Lesson 3: Corners are for changing course
Being the sharp columnist Mrs Funnybones brings with it some expectations. “I have always felt a certain amount of pressure to be entertaining,” Khanna says. She’s let that pressure go. Welcome to Paradise is a departure from her usual light, frothy and entertaining stories. Loved ones die, those left behind navigate the loss. One story is about an ageing woman’s quest for euthanasia. There are cheating spouses, drug-addict relatives, and people who lie about their identities. Humour sneaks in, anyway. The first story involves some confusion about the last rites of an Ismaili woman married to a Hindu. As her family bickers, the woman’s daughter wonders, “... if her father would have found the whole episode amusing. His dead wife lying three feet away and the extended family quarrelling over pigs and penises.” “I write about dark things, but they are not burdens. I see them instead as balloons,” Khanna says.

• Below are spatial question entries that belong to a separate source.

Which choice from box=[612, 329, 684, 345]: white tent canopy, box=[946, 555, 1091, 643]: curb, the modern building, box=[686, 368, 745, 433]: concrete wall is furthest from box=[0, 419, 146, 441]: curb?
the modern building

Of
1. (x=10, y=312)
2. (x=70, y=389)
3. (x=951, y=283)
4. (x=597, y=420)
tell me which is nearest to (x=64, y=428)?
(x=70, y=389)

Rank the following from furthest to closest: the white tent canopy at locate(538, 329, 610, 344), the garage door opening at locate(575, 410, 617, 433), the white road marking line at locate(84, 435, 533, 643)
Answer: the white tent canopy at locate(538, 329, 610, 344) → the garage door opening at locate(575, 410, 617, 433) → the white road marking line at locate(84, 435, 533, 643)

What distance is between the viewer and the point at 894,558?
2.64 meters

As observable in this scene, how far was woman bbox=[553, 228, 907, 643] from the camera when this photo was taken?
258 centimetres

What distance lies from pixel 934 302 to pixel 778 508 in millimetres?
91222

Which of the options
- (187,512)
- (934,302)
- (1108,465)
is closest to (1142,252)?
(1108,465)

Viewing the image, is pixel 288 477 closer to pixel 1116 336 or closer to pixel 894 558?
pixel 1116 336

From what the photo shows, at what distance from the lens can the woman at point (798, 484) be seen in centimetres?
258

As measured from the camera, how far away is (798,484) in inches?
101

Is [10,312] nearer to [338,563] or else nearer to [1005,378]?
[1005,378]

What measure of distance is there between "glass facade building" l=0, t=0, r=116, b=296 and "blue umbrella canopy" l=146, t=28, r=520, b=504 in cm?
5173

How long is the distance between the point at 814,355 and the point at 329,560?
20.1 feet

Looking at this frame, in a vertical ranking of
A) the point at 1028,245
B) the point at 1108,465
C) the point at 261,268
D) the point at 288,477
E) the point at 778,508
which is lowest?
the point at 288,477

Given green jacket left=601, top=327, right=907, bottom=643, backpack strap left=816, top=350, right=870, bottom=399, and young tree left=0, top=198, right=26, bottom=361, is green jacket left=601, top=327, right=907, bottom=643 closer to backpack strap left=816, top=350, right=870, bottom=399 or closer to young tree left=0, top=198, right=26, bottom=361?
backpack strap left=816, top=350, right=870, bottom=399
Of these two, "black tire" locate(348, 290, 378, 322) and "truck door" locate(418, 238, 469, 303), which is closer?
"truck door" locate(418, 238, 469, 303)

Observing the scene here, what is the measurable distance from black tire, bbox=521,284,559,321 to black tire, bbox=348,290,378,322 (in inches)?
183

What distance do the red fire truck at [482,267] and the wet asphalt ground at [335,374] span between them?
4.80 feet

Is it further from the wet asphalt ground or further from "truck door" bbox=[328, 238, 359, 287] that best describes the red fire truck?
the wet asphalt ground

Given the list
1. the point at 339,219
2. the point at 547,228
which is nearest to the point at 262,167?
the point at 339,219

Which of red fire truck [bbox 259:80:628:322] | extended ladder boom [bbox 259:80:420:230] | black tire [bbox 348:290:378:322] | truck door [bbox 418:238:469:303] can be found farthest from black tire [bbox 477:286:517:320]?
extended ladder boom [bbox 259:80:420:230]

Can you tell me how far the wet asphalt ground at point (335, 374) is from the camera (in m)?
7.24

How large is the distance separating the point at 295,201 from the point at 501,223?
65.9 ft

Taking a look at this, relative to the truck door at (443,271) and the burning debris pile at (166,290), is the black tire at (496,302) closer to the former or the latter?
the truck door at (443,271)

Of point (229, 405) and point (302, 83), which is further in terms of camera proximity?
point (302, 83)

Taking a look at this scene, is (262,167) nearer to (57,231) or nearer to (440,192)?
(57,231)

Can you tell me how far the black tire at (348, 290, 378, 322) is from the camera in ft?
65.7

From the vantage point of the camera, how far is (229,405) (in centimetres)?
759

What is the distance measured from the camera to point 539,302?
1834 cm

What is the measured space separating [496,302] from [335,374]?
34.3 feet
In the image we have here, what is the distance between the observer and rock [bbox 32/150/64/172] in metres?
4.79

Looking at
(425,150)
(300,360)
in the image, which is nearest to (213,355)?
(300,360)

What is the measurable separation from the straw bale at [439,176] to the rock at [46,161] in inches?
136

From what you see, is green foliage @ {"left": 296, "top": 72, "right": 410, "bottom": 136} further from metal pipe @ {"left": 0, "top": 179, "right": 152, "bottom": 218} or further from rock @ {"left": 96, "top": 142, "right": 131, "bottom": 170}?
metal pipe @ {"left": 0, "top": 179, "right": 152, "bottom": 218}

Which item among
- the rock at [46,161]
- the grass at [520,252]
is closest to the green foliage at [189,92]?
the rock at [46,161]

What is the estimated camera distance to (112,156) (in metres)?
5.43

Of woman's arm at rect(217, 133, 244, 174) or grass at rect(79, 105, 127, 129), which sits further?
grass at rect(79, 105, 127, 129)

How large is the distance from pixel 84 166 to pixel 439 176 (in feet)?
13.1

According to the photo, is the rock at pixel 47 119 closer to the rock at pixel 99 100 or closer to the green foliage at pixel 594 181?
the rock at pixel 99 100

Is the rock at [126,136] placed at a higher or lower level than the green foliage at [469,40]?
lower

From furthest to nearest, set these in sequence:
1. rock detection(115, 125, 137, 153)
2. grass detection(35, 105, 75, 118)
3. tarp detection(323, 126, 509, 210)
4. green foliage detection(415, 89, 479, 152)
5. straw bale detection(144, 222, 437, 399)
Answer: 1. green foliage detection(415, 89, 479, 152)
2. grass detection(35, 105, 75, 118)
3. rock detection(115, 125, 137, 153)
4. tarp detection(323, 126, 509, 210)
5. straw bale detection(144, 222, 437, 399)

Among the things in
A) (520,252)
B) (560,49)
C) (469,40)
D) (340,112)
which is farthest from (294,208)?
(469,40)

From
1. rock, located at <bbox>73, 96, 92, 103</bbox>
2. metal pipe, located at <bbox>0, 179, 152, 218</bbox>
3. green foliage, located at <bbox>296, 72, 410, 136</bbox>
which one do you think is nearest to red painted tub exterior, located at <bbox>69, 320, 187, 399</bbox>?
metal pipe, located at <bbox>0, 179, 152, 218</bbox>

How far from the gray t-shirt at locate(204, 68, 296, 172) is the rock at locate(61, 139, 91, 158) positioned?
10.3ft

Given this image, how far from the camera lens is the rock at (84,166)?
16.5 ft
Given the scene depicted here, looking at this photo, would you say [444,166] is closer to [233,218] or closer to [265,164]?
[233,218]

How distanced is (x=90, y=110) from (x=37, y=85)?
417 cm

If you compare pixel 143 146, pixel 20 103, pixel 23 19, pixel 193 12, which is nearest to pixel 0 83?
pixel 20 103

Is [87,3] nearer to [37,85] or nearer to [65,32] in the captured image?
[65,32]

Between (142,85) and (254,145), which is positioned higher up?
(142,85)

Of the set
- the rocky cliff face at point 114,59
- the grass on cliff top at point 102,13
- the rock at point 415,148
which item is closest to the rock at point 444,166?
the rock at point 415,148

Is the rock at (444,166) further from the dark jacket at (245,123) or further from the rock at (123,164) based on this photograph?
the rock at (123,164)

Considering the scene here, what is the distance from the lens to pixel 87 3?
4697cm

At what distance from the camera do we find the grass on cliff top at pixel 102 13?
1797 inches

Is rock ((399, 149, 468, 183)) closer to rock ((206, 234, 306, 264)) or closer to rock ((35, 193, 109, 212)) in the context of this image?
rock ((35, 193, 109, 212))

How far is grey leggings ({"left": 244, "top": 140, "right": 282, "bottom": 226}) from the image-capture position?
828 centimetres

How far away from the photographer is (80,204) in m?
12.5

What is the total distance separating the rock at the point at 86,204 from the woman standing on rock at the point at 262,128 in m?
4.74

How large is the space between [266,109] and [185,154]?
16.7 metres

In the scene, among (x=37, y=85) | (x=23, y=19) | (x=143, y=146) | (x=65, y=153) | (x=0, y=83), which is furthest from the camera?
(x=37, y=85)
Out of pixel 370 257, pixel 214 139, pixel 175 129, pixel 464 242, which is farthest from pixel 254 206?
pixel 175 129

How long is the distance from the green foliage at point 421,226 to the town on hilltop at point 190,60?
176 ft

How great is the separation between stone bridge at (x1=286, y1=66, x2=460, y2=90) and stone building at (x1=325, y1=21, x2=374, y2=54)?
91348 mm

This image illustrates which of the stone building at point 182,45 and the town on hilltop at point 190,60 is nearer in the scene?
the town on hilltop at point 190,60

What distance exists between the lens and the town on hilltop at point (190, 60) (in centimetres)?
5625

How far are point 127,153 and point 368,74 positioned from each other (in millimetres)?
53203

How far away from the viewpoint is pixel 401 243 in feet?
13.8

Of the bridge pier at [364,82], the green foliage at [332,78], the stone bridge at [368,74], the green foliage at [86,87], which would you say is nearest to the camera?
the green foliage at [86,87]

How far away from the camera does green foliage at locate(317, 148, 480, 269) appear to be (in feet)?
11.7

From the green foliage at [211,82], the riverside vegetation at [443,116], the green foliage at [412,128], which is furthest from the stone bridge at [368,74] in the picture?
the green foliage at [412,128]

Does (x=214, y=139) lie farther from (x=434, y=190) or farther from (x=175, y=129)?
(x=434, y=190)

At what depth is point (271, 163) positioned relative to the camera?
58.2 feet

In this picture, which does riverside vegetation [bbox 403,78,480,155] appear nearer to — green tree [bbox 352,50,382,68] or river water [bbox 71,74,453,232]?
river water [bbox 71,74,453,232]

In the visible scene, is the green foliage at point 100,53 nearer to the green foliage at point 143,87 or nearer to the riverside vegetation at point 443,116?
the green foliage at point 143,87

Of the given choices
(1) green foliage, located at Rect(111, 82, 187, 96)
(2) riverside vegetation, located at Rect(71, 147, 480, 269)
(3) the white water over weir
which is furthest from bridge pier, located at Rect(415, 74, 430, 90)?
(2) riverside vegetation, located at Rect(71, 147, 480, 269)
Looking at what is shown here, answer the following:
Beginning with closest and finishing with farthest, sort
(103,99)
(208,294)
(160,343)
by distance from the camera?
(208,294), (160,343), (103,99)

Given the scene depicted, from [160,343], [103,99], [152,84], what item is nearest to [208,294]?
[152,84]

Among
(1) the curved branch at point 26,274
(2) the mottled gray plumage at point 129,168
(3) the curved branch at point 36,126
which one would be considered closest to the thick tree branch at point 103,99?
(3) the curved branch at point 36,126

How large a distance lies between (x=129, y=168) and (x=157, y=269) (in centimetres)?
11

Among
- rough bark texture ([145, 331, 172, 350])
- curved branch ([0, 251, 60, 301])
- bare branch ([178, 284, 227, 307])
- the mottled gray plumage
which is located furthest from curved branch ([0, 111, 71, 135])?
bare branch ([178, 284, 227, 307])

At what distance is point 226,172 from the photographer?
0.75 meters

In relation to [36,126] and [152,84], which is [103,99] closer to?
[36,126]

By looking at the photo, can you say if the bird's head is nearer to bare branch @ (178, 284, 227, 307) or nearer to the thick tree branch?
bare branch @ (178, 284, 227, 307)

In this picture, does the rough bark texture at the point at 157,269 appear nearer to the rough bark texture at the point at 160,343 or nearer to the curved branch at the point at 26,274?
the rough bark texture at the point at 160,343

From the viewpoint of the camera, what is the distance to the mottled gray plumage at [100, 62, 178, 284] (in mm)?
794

Lesson 4: It pays to be a misfit
As a teen at boarding school in Panchgani, Khanna says she was accident-prone and awkward. “I was shaped like a teapot and was called Twinkle.” She developed her wit and comebacks to stand up to schoolmates, the “three-feet high sweaty dragons”.
She’s glad she did, because it made her the writer she is. “You can only write if you don’t fit into the world the way it is. Most writers are like Tetris blocks that don’t quite fall into the grid. They make up other worlds inside their heads that are more interesting.”
And they’re constantly drawing from that harsher real world. “Some people have great auditory retention powers, but my greatest talent is as an eavesdropper,” Khanna admits. “I listen to conversations. I constantly take notes.” Many of her characters, then, are well-disguised people she’s met. Those from the story Jelly Sweets are based largely on her Nani’s family members from the small town of Satpati. And Madhura, the character seeking euthanasia, is loosely based on a beloved professor Peter Patrao, who taught Khanna in Panchgani.
Lesson 5: Age is mathematical operation
Choosing to study abroad after already becoming a famous writer may be considered an unusual choice. For Khanna, it was the only way forward. “If you are not growing, you are stagnating,” she says. She started with two shorter courses at the University of Oxford, before diving into the Masters degree.
There were nerve-wracking moments. She spent a month researching and writing her first critical-analysis essay and mustering up the courage to make friends. She wouldn’t have it any other way: “An advantage of being nearly 50 is that you are much quicker on the uptake.” Once older folks figure something out, they excel at it faster than they would have when they were young. “Age is a mathematical problem,” she concedes. “But it’s not division, in which we are reduced to a fraction of what we have been. It’s multiplication, because one continues to grow.”